“I’m here because you’re here.”
“No, no, no. I said I wanted space.”
“Fine.” I slide two stools down, drop onto the vinyl seat, and spread my knees wide like I own the place. “There you go. You’ve got space.”
The bartender chuckles under his breath. “Nothing like true love, am I right?”
“Nothing like it in the world,” I reply, my gaze fixed on Reese.
“Can I get you something, man?”
“Yeah. Beer. And put her tab on mine.”
“Absolutely not,” Reese snaps, spinning toward me with fire in her eyes.
The bartender just lifts a brow, leaving us to it, and sets the beer in front of me.
Meanwhile, Reese is glowering from her bar stool, trying like hell to glare a hole through me.
Trouble is that her glare is adorable. Just like on that first day, when she was covered in dust.
I smirk around the rim of my bottle. “Go on. Keep glaring. I gave you space. I did what you wanted. Besides, this place will be so crowded soon, you won’t be able to see me.”
Almost as if on cue, the locals begin packing into the bar. The crowd thickens, voices rising over the clink of bottles and the buzz of the jukebox.
No way this empty seat between us will stay that way for long.
Sure enough, a blonde in too-tight jeans wedges into the narrow space between the empty stool and the bar. Her hand skims down my arm, nails grazing my sleeve. “This seat taken, handsome?”
Reese moves fast, slipping off her stool like she’s been burned. She drops into the space before the woman can, crossing her arms tight against her chest. “Actually,” she says flatly, “I’m sitting here.”
The blonde huffs and wanders off, while I bite back a grin. At least I’ve got my girl next to me now.
Reese avoids my eyes, staring hard at the bottles lined up behind the bar. “No way am I letting you have fun if I’m not.”
Why the hell would she think that? I’m not the one who wanted space.
I tug my hat off and rake a hand over my scalp, jaw tight. “Baby, I don’t want anything to do with her.”
“Good.” She mutters into her glass. “She looked too high-maintenance for you, anyway. Trouble you don’t need.”
I tip my head, watching her closely. “Maybe the truth is, you wanted to sit next to me. You just don’t want to admit it.”
Her gaze dips to her drink, voice low. “There’s a guy across the bar who’s been staring since I walked in. Said something when I went to the bathroom, but I couldn’t hear it. That’s why I switched seats. I feel safer next to you.”

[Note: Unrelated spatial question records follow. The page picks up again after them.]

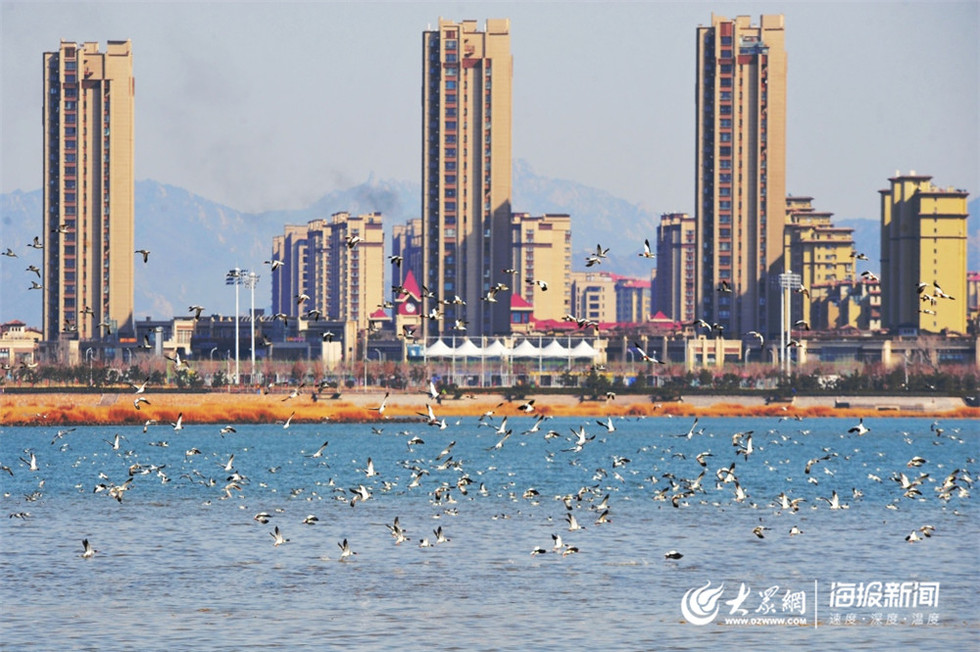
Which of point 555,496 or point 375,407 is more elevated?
point 555,496

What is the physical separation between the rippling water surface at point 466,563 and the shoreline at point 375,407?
191ft

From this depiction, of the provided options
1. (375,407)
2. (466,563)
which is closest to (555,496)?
(466,563)

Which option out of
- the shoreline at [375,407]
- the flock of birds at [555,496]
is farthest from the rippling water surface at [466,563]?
the shoreline at [375,407]

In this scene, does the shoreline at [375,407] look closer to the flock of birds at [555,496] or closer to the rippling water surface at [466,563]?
the flock of birds at [555,496]

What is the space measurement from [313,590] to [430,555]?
7497mm

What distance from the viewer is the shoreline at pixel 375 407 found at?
148m

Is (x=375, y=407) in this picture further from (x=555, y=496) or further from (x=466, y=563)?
(x=466, y=563)

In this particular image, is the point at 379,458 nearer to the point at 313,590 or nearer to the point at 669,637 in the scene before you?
the point at 313,590

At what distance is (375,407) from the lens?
16538 cm

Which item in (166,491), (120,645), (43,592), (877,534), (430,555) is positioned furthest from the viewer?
(166,491)

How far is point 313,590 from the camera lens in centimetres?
4506

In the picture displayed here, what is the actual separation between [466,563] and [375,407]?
116m

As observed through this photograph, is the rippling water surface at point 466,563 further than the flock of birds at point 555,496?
No

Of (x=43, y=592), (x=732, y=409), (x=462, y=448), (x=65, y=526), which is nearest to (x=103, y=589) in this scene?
(x=43, y=592)
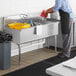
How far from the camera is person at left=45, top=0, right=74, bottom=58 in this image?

She shifts, trying for nonchalance as she lifts her glass. “Besides, you might not catch any SOS signals I’m sending up if you’re too busy flirting with Blondie.”
For a second, I wonder if she’s just saying that—making up excuses to stay close, to sit beside me. God knows I’d never complain.
But then my eyes sweep the room, landing on a broad-shouldered bastard nursing a whiskey at the far end of the bar. He meets my stare, bold as hell.Buddy, I’ll put you through the fucking wall if you so much as say hello to my woman.
I slide my arm across the back of her chair, dipping close enough for my breath to stir her hair. “Anyone so much as looks at you wrong, I’ll take care of it. You feel me?”
Her lips twitch like she’s fighting the instinct to argue. Instead, what comes out is soft, almost shy. “Thank you.”
The distance between us doesn’t vanish, but it shifts—like a crack of light through a locked door.
Still, I know better than to rush it. She needs to lead.